Having granted petitioner’s motion for an order declaring that the pleadings raised no factual issues (see, 22 NYCRR
Respondent engaged in a conflict of interest by representing both the sellers and purchasers in a real estate transaction (see, Code of Professional Responsibility DR 5-105 [a], [c] [22 NYCRR 1200.24 (a), (c)]), neglecting the real estate matter (see, DR 6-101 [a] [3] [22 NYCRR 1200.30 (a) (3)]), and failing to promptly account for funds that he held in escrow after the closing (see, DR 1-102 [a] [5], [7]; DR 9-102 [c] [22 NYCRR 1200.3 (a) (5), (7); 1200.46 (c)]). In addition, respondent mistakenly deposited client funds into his personal account (see, DR 9-102 [b] [1] [22 NYCRR 1200.46 (b) (1)]), failed to properly title his escrow account (see, DR 9-102 [b] [2] [22 NYCRR 1200.46 (b) (2)]), and failed to maintain an IOLA account or other interest bearing account for the deposit of client funds (see, Judiciary Law § 497; DR 1-102 [a] [5] [22 NYCRR 1200.3 (a) (5)]). Most seriously, he converted client funds by allowing the balance in his escrow account to continuously fall below the amount that he was required to maintain on behalf of his clients for a period of 2V2 years, making disbursements on behalf of clients from the escrow account before corresponding deposits were credited to the account or for which no corresponding deposit had been made, making withdrawals from the escrow account on behalf of clients exceeding the amount of the corresponding deposits, and failing to deposit adequate funds into the escrow account to cover service charges resulting in numerous withdrawals from the account using clients’ funds (see, DR 1-102 [a] [5], [7]; DR 9-102 [a] [22 NYQRR 1200.3 (a) (5), (7); 1200.46 (a)]). On this record, however, we decline to find that respondent engaged in a conflict of interest by referring real estate clients to his title abstract company. Petitioner acknowledges that respondent’s conversions and other mishandling of client funds and his escrow account were the result of shoddy bookkeeping rather than venal intent.

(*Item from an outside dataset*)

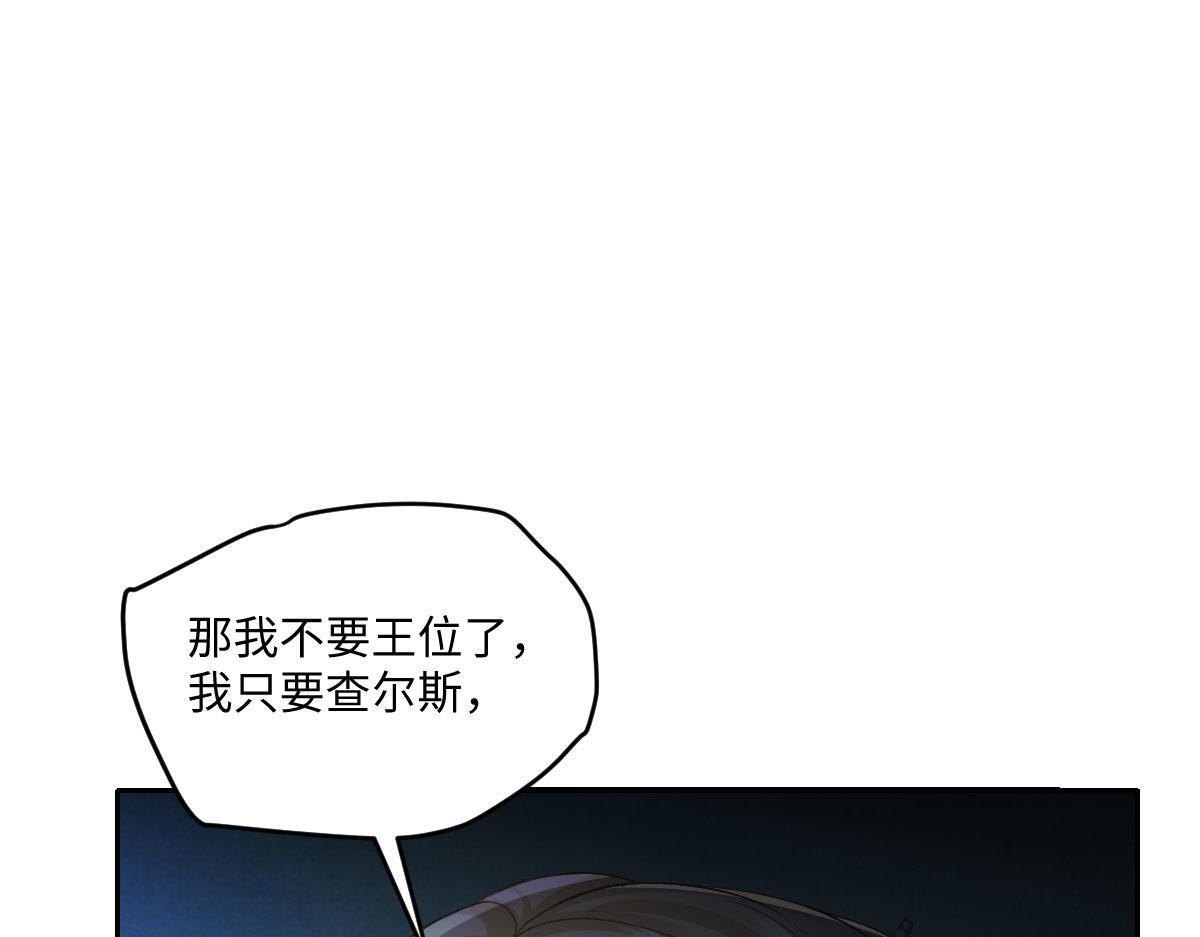 61 宴会前的危机（下） 第94页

In mitigation, respondent states that he no longer simultaneously represents sellers and buyers of real property and no longer refers clients to his title abstract company without obtaining their written consent after providing them with written disclosure. He has made his escrow account whole and it appears no client has suffered monetary loss. He has retained a certified public accountant to bring his bookkeeping and accounting practices into compliance with the attorney discipline rules. Finally, he apologizes for his misconduct and expresses remorse.
Mercure, J. P., Peters, Carpinello, Mugglin and Lahtinen, JJ., concur. Ordered that respondent is found guilty of the charges and specifications set forth in the petition except insofar as charge I alleged respondent engaged in a conflict of interest by referring clients to his title abstract company; and it is further ordered that respondent is suspended from practice for a period of two years, effective immediately and until further order of this Court, which suspension is stayed upon the terms and conditions set forth in this Court’s decision.